* [Set task] From the line containing "Which, out of" down to the last line of the material, return those lines verbatim and only those.

[Recorded data]
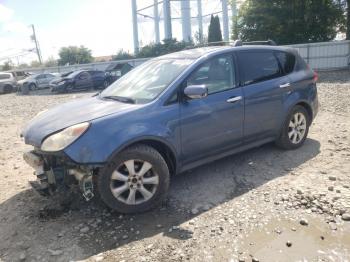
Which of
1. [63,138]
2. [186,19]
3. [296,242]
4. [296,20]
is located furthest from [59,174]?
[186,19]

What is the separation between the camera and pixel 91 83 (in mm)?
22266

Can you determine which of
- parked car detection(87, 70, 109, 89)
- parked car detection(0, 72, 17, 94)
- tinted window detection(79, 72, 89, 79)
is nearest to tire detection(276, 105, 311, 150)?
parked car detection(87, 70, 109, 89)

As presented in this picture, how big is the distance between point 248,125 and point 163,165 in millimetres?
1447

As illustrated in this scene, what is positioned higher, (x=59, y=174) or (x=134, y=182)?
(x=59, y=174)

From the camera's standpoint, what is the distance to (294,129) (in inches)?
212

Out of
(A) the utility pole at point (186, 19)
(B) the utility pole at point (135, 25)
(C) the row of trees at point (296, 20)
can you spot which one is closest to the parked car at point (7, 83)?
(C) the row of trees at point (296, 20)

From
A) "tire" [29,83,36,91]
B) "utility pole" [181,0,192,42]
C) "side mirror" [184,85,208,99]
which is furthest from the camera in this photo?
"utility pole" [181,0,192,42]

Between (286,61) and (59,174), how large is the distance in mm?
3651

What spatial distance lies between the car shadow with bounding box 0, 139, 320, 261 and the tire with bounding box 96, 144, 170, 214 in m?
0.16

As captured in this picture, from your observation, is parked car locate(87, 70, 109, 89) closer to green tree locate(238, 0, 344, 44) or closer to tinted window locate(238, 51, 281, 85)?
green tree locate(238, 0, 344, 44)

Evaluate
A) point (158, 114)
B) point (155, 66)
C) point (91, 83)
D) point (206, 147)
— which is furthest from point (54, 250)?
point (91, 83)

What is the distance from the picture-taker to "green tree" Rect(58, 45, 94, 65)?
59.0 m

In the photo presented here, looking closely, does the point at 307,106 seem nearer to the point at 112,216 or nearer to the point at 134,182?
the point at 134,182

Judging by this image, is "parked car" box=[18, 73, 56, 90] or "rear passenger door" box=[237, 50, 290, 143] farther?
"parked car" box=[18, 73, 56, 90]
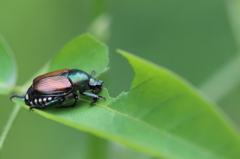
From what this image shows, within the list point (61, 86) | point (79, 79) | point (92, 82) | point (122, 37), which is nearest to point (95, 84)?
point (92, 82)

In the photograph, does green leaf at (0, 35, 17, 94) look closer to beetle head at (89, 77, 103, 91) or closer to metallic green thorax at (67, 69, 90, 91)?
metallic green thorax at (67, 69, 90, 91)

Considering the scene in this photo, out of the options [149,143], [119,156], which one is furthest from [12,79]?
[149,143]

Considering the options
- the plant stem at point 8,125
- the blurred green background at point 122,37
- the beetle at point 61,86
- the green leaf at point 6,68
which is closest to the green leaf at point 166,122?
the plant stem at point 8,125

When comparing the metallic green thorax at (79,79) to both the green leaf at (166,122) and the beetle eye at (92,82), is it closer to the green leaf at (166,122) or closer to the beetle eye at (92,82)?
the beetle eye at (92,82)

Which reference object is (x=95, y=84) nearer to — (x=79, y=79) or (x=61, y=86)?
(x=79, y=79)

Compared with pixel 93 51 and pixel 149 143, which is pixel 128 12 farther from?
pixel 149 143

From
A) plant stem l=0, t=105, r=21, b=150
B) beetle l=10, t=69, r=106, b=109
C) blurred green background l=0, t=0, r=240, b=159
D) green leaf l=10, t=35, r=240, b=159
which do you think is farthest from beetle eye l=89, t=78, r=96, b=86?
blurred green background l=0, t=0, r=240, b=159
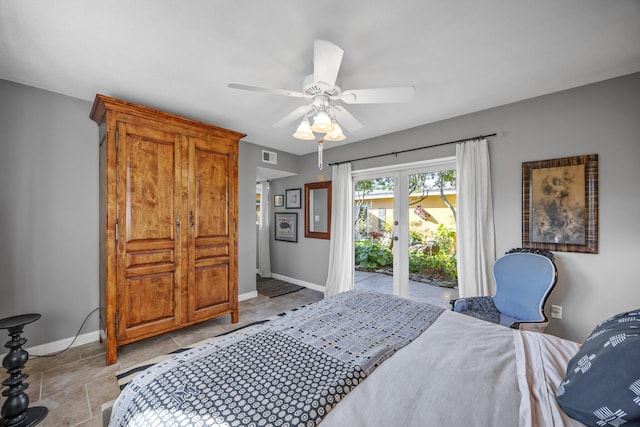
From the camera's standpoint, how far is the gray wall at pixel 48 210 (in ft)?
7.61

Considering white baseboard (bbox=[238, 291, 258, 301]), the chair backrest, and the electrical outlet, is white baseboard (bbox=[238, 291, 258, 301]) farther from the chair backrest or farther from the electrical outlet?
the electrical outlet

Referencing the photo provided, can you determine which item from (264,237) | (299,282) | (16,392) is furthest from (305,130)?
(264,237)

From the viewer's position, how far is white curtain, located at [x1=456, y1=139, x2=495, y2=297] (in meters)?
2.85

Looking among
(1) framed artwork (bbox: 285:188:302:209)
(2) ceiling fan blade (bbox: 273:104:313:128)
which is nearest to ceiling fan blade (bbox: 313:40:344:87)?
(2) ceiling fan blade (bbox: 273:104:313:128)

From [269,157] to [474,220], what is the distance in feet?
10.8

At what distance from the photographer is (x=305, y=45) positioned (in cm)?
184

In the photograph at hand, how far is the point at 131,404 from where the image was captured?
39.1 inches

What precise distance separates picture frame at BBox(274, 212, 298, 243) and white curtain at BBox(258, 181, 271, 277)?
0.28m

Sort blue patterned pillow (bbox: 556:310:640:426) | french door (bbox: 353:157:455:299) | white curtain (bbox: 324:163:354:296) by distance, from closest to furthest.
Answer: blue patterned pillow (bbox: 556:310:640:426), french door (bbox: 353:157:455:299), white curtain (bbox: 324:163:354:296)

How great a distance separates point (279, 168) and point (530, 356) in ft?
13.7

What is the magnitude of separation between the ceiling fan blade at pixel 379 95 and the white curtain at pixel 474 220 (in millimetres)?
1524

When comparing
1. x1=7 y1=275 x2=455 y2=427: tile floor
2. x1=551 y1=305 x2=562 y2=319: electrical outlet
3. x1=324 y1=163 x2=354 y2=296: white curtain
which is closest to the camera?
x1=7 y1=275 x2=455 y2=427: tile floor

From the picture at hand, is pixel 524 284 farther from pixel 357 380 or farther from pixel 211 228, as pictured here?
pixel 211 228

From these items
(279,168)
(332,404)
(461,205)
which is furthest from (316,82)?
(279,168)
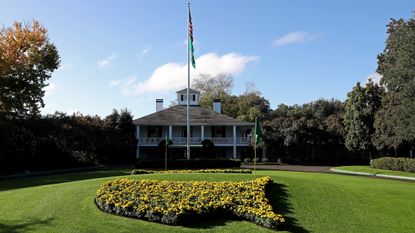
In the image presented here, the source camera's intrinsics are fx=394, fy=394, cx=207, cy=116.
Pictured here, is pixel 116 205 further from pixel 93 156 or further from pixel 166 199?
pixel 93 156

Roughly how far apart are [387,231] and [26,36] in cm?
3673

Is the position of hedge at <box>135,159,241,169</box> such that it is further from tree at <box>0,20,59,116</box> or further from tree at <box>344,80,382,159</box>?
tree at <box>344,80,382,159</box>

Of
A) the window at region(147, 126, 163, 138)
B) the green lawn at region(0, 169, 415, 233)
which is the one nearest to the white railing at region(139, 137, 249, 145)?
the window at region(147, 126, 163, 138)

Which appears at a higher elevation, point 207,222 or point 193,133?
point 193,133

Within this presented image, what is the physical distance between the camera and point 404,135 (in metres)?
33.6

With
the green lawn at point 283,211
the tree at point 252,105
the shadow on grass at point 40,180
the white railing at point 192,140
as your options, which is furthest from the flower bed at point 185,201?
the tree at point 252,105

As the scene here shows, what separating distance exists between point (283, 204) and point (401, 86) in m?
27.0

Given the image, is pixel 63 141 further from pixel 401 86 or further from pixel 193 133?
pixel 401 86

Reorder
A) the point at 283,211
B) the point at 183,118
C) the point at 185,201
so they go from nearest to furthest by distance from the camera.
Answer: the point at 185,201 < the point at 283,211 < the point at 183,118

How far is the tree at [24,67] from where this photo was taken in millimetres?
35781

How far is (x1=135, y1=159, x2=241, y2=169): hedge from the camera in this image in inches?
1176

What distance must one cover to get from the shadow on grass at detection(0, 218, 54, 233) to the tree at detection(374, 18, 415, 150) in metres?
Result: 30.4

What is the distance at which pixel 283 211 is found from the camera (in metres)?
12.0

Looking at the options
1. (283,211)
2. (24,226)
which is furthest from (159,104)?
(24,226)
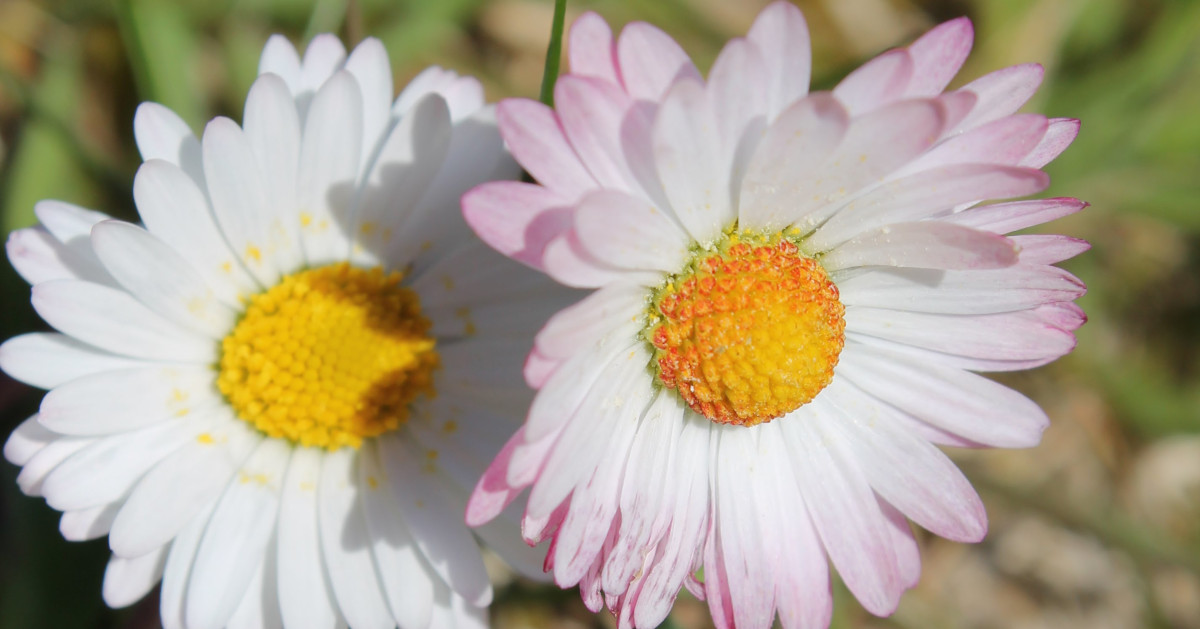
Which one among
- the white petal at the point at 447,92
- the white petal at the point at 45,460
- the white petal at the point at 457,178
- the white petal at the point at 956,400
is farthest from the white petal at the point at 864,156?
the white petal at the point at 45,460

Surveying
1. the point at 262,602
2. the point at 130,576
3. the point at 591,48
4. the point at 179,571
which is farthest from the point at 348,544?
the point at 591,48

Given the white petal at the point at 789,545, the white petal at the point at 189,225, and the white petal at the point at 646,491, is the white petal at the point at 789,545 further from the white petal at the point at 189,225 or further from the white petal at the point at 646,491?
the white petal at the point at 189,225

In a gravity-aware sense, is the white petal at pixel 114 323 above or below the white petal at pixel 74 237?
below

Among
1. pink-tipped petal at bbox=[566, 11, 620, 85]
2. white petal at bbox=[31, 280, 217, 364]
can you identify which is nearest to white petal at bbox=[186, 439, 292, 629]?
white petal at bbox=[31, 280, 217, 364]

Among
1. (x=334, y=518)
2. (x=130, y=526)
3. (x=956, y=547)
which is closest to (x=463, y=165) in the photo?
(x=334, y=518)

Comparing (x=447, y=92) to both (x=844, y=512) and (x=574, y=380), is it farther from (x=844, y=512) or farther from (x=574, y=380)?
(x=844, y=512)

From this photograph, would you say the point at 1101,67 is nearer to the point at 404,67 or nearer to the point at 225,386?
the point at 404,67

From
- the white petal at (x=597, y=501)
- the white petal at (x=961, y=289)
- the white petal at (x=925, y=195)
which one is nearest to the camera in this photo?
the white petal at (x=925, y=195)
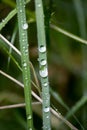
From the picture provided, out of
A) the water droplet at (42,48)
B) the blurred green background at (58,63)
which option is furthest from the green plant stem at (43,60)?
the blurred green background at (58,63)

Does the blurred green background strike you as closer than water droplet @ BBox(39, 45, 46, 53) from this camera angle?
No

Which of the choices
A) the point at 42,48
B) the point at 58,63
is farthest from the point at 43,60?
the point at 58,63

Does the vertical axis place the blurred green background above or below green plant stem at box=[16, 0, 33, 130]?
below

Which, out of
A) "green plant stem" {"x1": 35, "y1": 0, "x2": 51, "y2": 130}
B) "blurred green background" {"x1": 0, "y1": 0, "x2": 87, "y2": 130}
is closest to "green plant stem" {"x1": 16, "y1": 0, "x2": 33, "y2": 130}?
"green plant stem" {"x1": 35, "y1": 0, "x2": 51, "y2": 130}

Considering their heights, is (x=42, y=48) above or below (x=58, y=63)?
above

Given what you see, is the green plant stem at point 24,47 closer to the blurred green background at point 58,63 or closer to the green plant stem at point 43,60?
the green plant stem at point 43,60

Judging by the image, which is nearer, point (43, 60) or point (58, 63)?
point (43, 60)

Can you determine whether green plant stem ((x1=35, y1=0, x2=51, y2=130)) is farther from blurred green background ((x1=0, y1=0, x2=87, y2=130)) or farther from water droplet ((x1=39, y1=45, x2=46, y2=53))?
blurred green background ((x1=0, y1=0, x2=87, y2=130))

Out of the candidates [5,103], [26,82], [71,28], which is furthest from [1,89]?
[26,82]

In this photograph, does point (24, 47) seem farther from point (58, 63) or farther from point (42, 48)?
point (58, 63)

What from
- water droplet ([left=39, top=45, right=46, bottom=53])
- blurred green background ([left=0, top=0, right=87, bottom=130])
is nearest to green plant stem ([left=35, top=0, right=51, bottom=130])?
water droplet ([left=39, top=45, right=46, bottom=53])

* [Answer in full]
Which, out of
A) "green plant stem" {"x1": 35, "y1": 0, "x2": 51, "y2": 130}
B) "blurred green background" {"x1": 0, "y1": 0, "x2": 87, "y2": 130}
is closest to "green plant stem" {"x1": 16, "y1": 0, "x2": 33, "y2": 130}?
"green plant stem" {"x1": 35, "y1": 0, "x2": 51, "y2": 130}

Considering their heights, is (x=42, y=48) above or below (x=58, y=63)?
above

Given what you see, is the green plant stem at point 24,47 closer to the blurred green background at point 58,63 or closer to the green plant stem at point 43,60?
the green plant stem at point 43,60

Judging by the image, which is nearer, point (43, 60) or point (58, 63)?
point (43, 60)

Can you determine whether green plant stem ((x1=35, y1=0, x2=51, y2=130)) is farther from blurred green background ((x1=0, y1=0, x2=87, y2=130)) or farther from water droplet ((x1=39, y1=45, x2=46, y2=53))?
blurred green background ((x1=0, y1=0, x2=87, y2=130))

Out of the candidates [5,103], [26,82], [71,28], which is furthest from [1,89]?
[26,82]

In this photograph, does point (24, 47) seem farther from point (58, 63) or farther from point (42, 48)?
point (58, 63)

What from
- water droplet ([left=39, top=45, right=46, bottom=53])
- blurred green background ([left=0, top=0, right=87, bottom=130])
is nearest to green plant stem ([left=35, top=0, right=51, bottom=130])?
water droplet ([left=39, top=45, right=46, bottom=53])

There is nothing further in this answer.